Goal: Please convert everything from the line containing "What is the measured" down to the end of the records into a Markdown table with the columns Row and Line, numbering each line and skipping blank ones. Leave the pictures out of the answer.

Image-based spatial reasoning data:
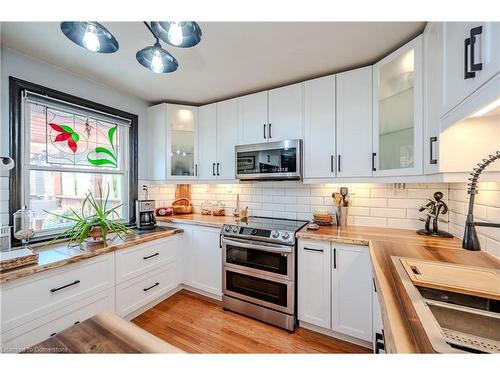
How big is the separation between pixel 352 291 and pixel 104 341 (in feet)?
5.39

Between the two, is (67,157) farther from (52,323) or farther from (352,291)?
(352,291)

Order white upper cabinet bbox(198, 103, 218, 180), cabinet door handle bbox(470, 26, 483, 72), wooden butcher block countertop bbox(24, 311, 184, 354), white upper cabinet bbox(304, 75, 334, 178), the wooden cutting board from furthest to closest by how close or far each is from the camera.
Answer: white upper cabinet bbox(198, 103, 218, 180) < white upper cabinet bbox(304, 75, 334, 178) < the wooden cutting board < cabinet door handle bbox(470, 26, 483, 72) < wooden butcher block countertop bbox(24, 311, 184, 354)

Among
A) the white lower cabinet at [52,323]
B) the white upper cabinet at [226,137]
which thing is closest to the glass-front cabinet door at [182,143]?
the white upper cabinet at [226,137]

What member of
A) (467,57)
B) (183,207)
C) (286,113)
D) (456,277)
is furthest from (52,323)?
(467,57)

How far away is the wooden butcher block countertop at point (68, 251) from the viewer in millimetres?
1299

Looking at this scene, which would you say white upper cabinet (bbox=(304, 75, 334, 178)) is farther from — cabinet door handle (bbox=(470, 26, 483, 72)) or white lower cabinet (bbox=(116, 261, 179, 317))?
white lower cabinet (bbox=(116, 261, 179, 317))

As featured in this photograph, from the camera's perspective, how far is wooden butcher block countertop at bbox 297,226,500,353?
60 cm

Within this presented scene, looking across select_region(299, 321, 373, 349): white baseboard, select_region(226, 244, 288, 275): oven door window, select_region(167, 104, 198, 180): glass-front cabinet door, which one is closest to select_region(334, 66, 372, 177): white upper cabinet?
select_region(226, 244, 288, 275): oven door window

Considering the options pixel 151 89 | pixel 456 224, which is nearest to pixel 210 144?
pixel 151 89

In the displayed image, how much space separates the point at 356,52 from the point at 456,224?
1.54 m

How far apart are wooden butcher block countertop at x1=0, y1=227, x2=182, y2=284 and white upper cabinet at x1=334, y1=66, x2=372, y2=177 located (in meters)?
2.02
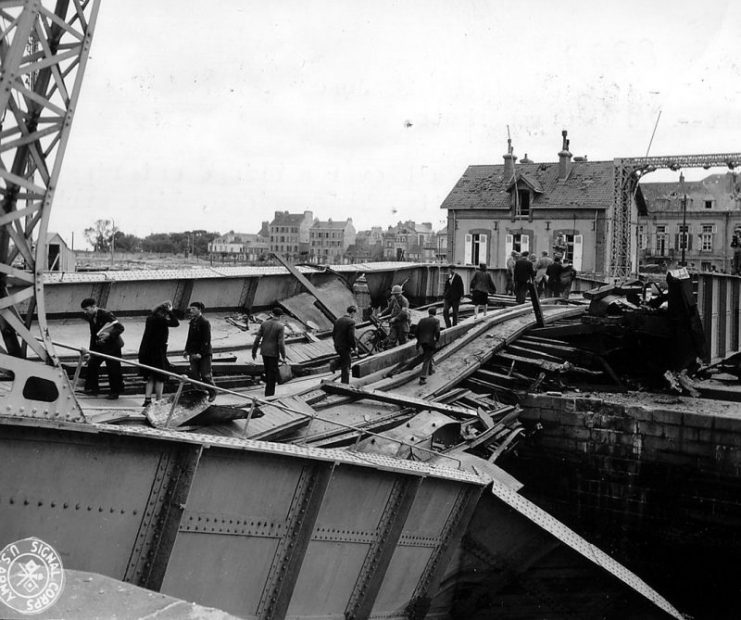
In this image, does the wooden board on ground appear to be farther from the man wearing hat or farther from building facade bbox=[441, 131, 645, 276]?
building facade bbox=[441, 131, 645, 276]

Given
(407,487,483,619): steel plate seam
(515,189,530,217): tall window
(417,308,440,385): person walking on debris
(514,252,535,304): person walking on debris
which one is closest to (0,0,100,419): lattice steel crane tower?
(407,487,483,619): steel plate seam

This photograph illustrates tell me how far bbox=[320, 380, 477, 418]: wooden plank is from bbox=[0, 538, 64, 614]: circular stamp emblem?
7.46 metres

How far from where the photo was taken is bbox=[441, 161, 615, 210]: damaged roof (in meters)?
45.1

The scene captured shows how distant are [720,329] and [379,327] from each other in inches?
322

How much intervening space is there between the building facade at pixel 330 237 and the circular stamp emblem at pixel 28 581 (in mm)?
114111

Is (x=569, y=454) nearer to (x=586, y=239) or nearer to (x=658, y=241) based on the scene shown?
(x=586, y=239)

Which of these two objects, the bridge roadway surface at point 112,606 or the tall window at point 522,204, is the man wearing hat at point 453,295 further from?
the tall window at point 522,204

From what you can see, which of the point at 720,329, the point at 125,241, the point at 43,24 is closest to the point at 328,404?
the point at 43,24

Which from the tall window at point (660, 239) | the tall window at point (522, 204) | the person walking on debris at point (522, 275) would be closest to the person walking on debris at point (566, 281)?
the person walking on debris at point (522, 275)

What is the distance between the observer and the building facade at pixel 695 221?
231ft

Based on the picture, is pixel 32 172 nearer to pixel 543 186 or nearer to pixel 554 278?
pixel 554 278

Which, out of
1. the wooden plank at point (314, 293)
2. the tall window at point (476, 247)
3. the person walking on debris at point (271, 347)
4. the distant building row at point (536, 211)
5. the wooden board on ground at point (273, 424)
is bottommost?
the wooden board on ground at point (273, 424)

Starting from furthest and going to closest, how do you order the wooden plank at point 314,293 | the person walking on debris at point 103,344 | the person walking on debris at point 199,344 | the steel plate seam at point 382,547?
1. the wooden plank at point 314,293
2. the person walking on debris at point 199,344
3. the person walking on debris at point 103,344
4. the steel plate seam at point 382,547

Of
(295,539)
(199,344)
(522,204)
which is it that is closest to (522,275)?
→ (199,344)
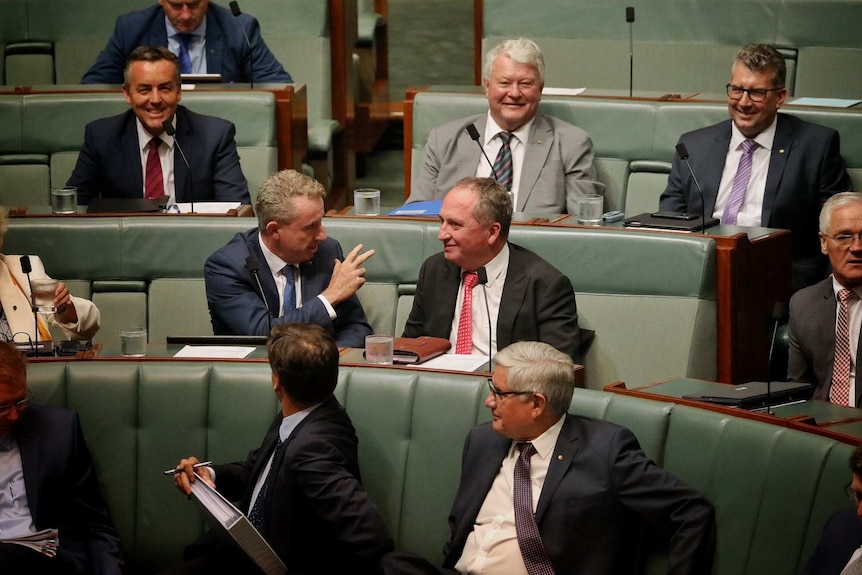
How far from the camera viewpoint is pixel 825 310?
9.06ft

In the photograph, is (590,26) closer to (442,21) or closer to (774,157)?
(774,157)

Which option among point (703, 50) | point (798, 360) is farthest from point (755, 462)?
point (703, 50)

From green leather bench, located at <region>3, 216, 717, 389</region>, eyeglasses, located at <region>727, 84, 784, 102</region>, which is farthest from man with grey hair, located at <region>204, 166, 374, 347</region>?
eyeglasses, located at <region>727, 84, 784, 102</region>

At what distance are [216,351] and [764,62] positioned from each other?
5.77 ft

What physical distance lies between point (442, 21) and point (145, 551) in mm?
5622

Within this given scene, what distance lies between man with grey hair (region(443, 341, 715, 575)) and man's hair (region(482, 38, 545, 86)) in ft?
5.18

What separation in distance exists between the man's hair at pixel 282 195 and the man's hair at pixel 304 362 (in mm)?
638

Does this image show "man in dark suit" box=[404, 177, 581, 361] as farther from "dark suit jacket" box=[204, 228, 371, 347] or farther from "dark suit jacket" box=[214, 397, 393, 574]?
"dark suit jacket" box=[214, 397, 393, 574]

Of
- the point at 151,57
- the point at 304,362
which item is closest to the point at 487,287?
the point at 304,362

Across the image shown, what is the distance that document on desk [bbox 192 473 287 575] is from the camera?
2137 millimetres

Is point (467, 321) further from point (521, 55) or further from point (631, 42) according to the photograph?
point (631, 42)

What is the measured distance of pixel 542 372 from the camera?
2.21 metres

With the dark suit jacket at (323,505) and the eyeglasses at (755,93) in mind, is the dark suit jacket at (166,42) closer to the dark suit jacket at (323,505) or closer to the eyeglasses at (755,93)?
the eyeglasses at (755,93)

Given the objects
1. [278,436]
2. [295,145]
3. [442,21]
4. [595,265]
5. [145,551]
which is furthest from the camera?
[442,21]
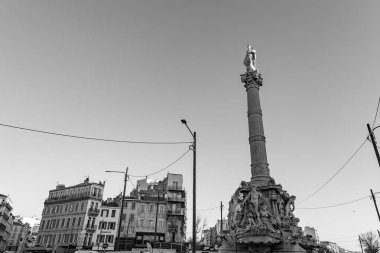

Completed task:
| Row | Line |
|---|---|
| 1 | What is the measured distance of pixel 542 372 from the camera? |
| 2 | 2.21 metres |
| 3 | With the dark suit jacket at (323,505) and the eyeglasses at (755,93) in mind, is the dark suit jacket at (166,42) closer to the dark suit jacket at (323,505) or closer to the eyeglasses at (755,93)? |
| 4 | the eyeglasses at (755,93) |
| 5 | Given the objects |
| 6 | 1. [278,436] |
| 7 | 2. [295,145] |
| 8 | 3. [442,21] |
| 9 | 4. [595,265] |
| 10 | 5. [145,551] |
| 11 | which is furthest from the camera? |
| 12 | [442,21] |